Tuesday, December 1, 2009

How dependent is Europe on Russian gas?

Based on Pierre Noel´s report, until the early 2000s, most of Europe’s gas imports came via pipelines. But over the past decade, Europe has become a major customer in the rapidly growing market for liquefied natural gas (LNG), which is transported by sea. Since 2002, LNG from new suppliers such as Nigeria, Egypt, Trinidad or Qatar has accounted for most of the rise in EU gas imports. The share of LNG in EU gas imports has grown from 15% in 2000 to more than 20% in 2007. Even pipeline routes from Russia itself have diversified: the “Yamal-Europe” pipeline, which was opened in the 1990s, has reduced reliance on the Ukrainian corridor.There may be no problem of European overdependence on Russian gas, but this is not to say that all is well on the supply front. Over the next 15-20 years, Gazprom faces serious supply challenges, and the international gas market is likely to experience considerable tightening. These issues, combined with declining indigenous production, mean that in the coming decades Europe could face a gas supply crunch, leading to stagnant or even declining consumption.


Despite controlling the world’s largest gas reserves, Gazprom will find it difficult to maintain its current supply levels. Production from the three “super-giant” west Siberian gas fields, which account for the bulk of Gazprom’s output, is now in steep decline. The company’s ability to maintain, let alone increase, production in the coming decades depends on the development of a new generation of fields on the Yamal Peninsula in northwest Siberia. Gazprom’s official line is that Yamal will come on stream in 2010. But independent analysts and most of the European gas industry think this is highly unlikely. Some mention 2015 as a more realistic date for Yamal’s completion.

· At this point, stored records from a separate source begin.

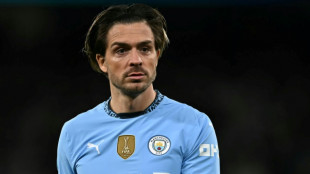 Foot: Jack Grealish prêté par Manchester City à Everton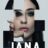 Jana – Marked For Life : 1.Sezon 2.Bölüm izle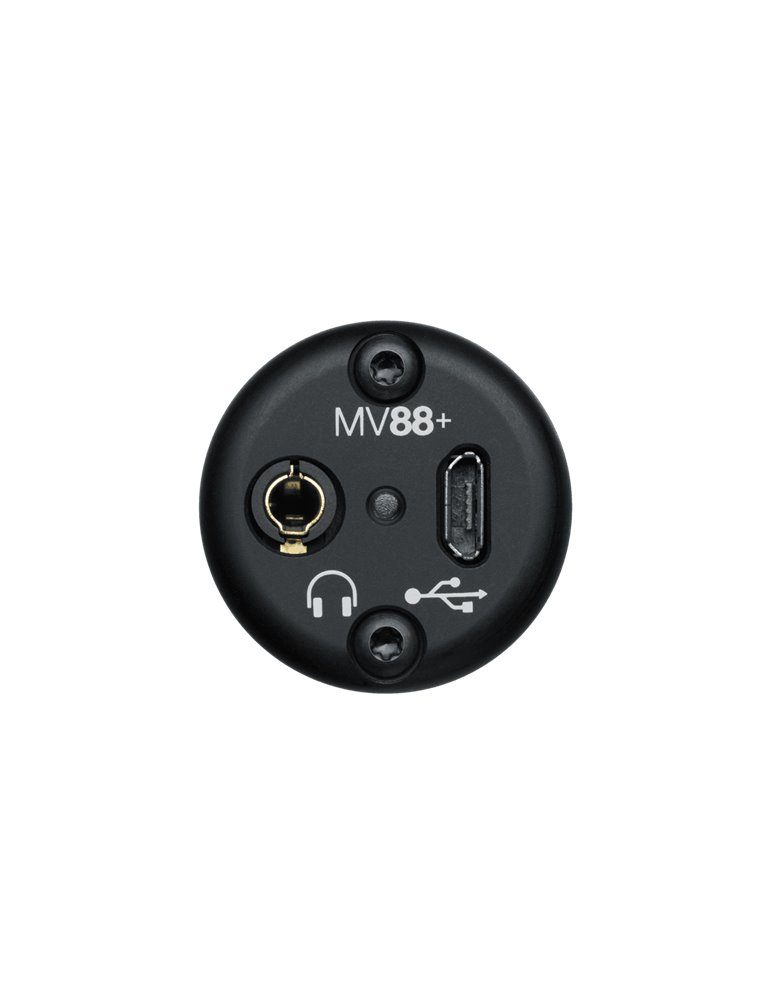 MV88+DIG-VIDKIT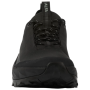 Chaussures randonnée homme Alfa Rabbe A/P/S GTX M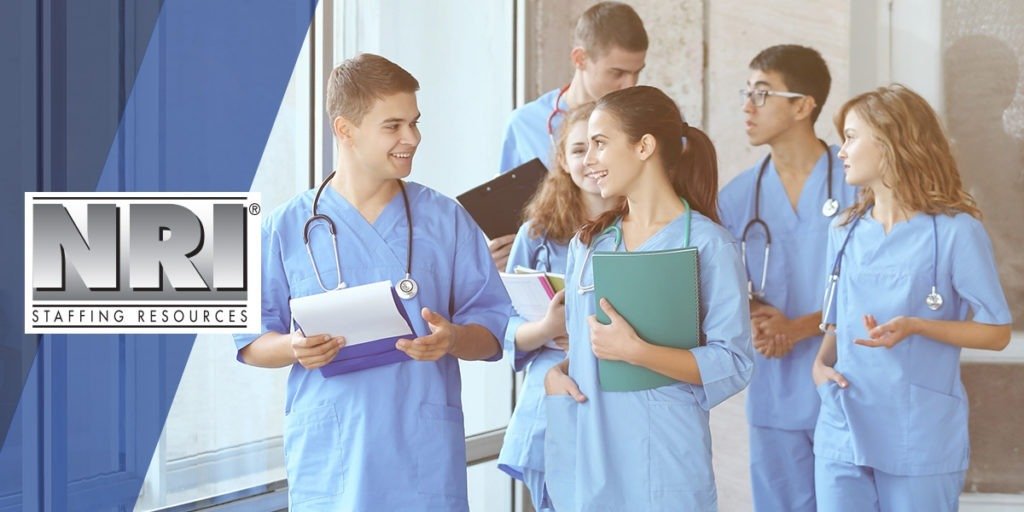 nurse-salary-washington-dc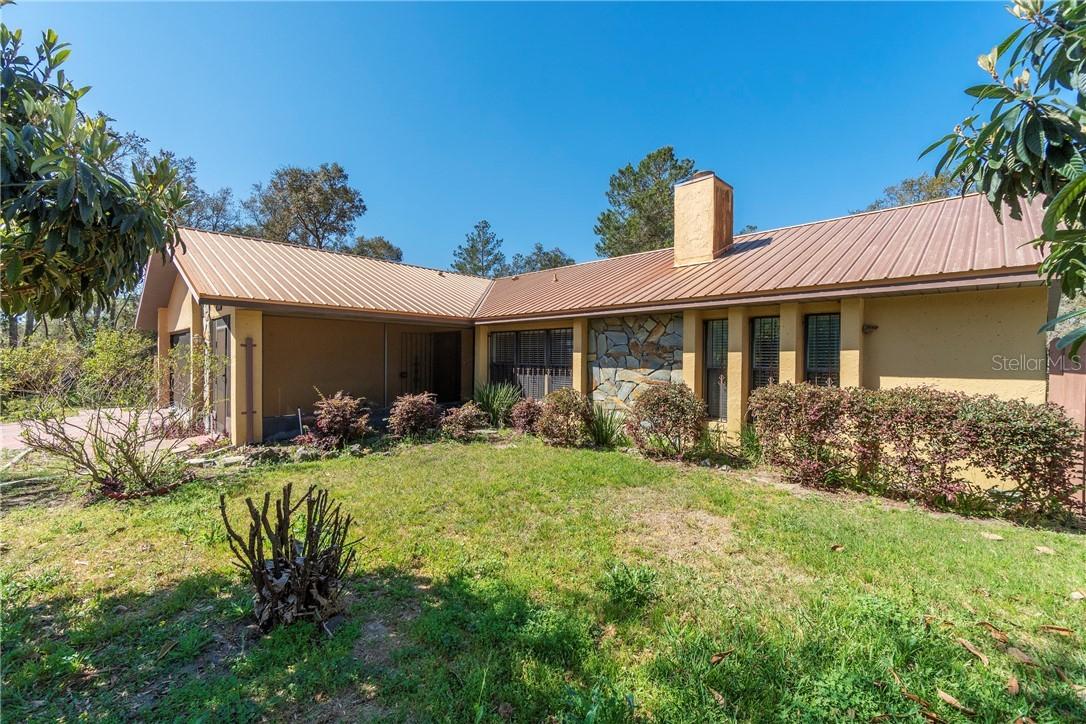 13650 SW 38 Ave Rd., Ocala, FL 34473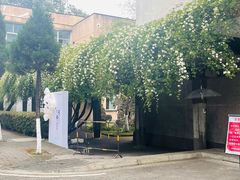 -四川大学(望江校区)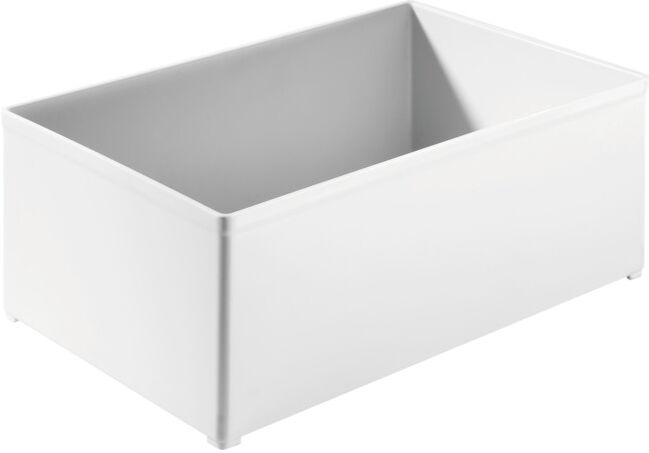 Casiers Box 180x120x71/2 SYS-SB ; Festool (500068)
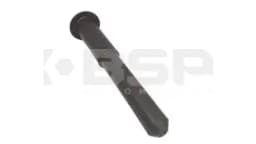 Atlas Copco 1613571810 Atlas Copco 1613571810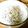 ma:9's cooksnap of when they made 大好きな豆腐の食べ方…しらす☆.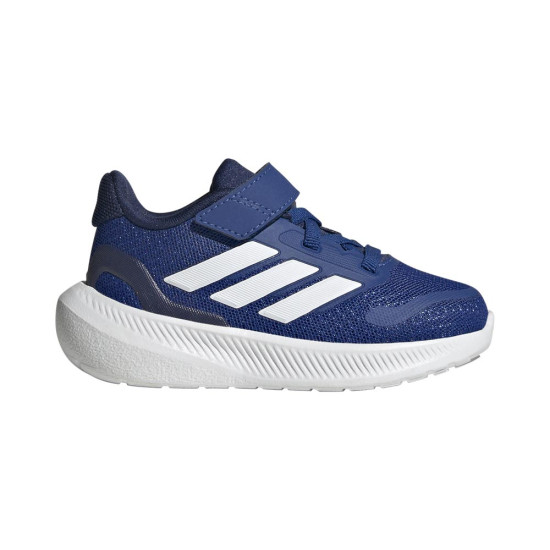 Adidas Runfalcon 5 EL I
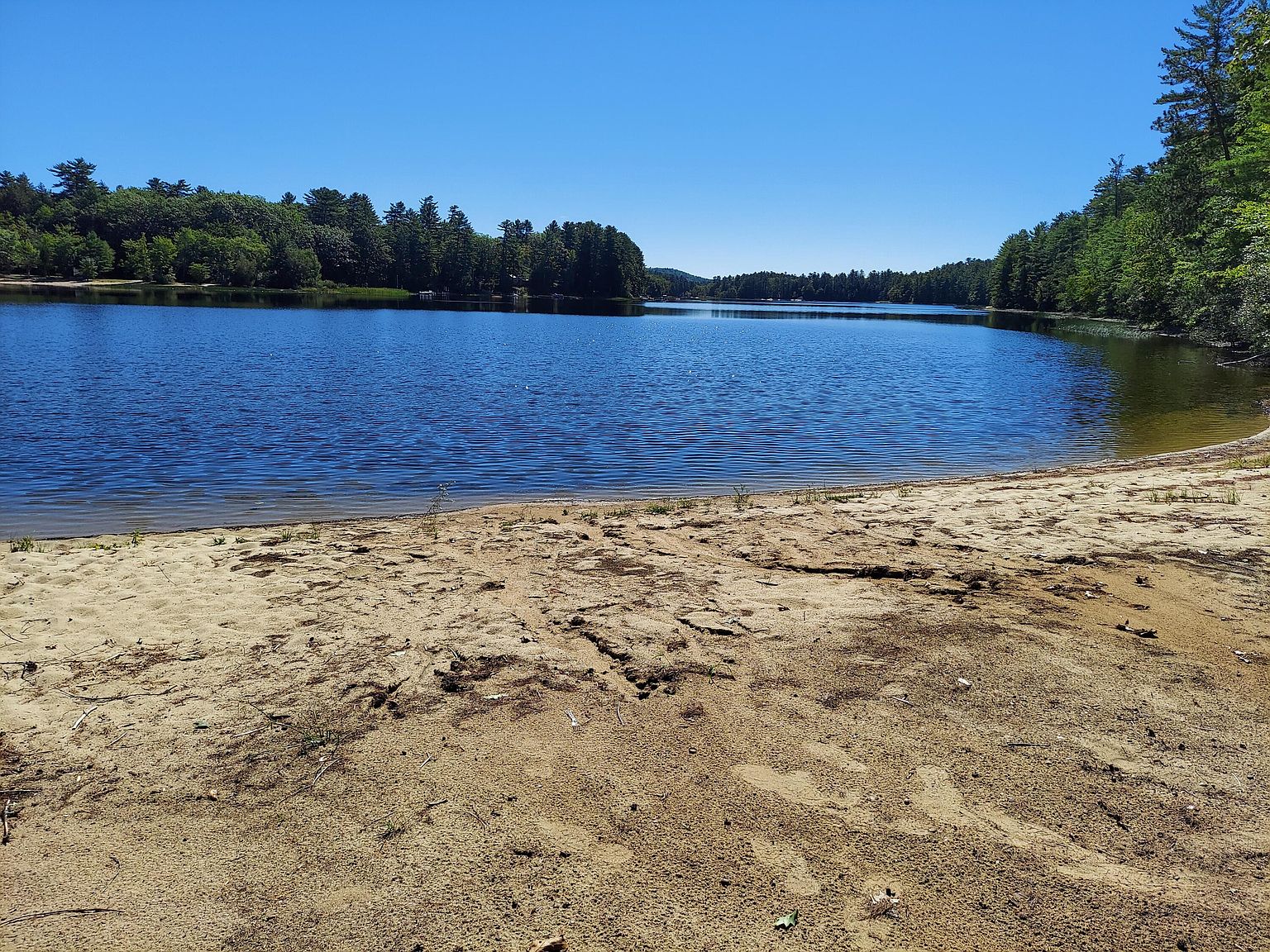 177 Caldwell Lane, Oxford, ME 04270 Zillow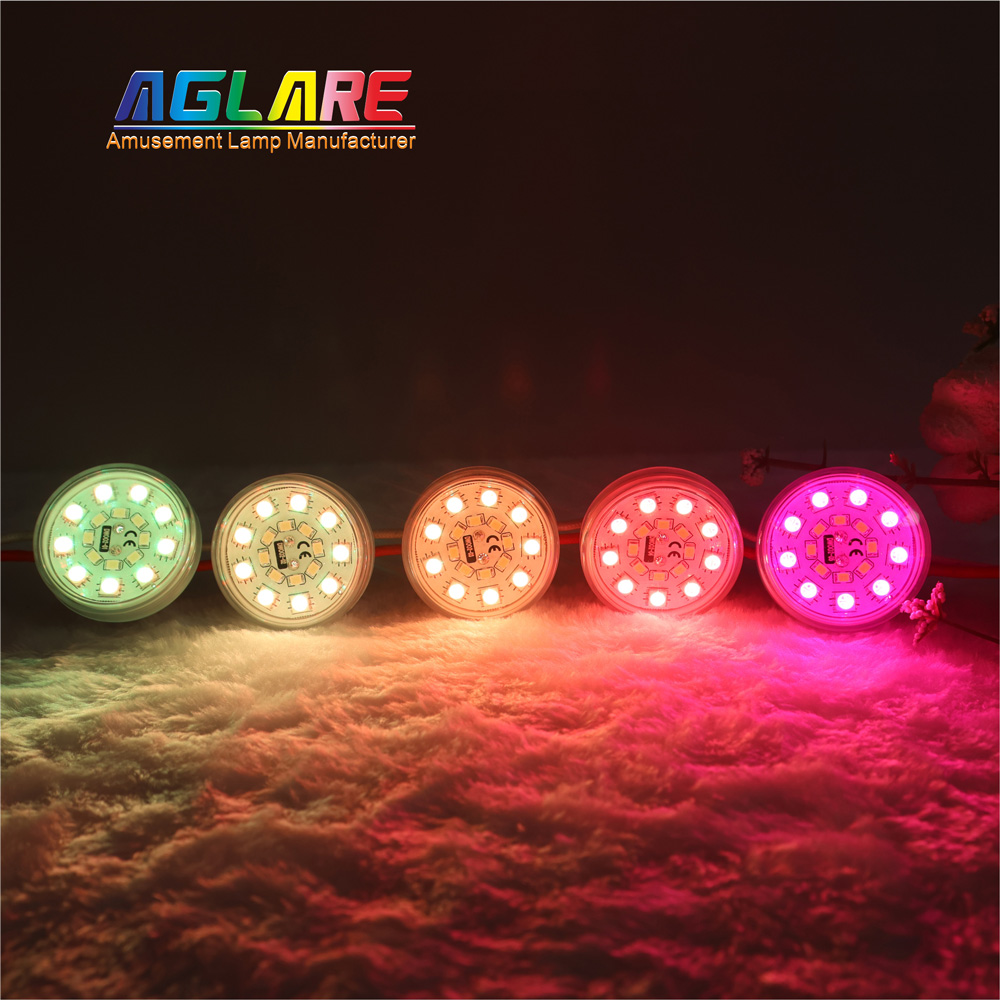led���Դ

In fact, Gazprom’s production is already insufficient to meet all the company’s commitments. It depends on two other sources of gas – “independent” Russian producers and imports from Central Asia, especially Turkmenistan – to make up the shortfall. This “bridge” is supposed to supply Gazprom’s needs until the Yamal fields come online. But there is uncertainty over whether Gazprom will be able to source sufficient volumes from Turkmenistan, while independent Russian producers have little incentive to increase their production in the absence of access to Gazprom’s transmission network, which would enable them to reach consumers directly. Moreover, domestic gas consumption in Russia is growing, driven by economic expansion and a gas-intensive electricity mix. So there is at least a risk that Gazprom’s “bridge” to Yamal could collapse. Industry assessments vary from a tight but manageable supply situation to an impending crisis.

As long as Gazprom relies on the Turkmen/independent supplier “gas bridge”, it is unlikely that exports to Europe, at least those under long-term contracts, will increase at all. Depending on how quickly Gazprom can get the Yamal fields on stream, there could be room for increased exports to Europe in the second part of the next decade, though any additional commitments are unlikely to be large. In 2006, major long-term contracts with European importers were renewed until 2030-3514; as west Siberian production declines, these contracts will be serviced increasingly from Yamal, limiting the volumes available for new contracts. Finally, Russia’s political willingness to expand exports to Europe beyond current levels remains unclear.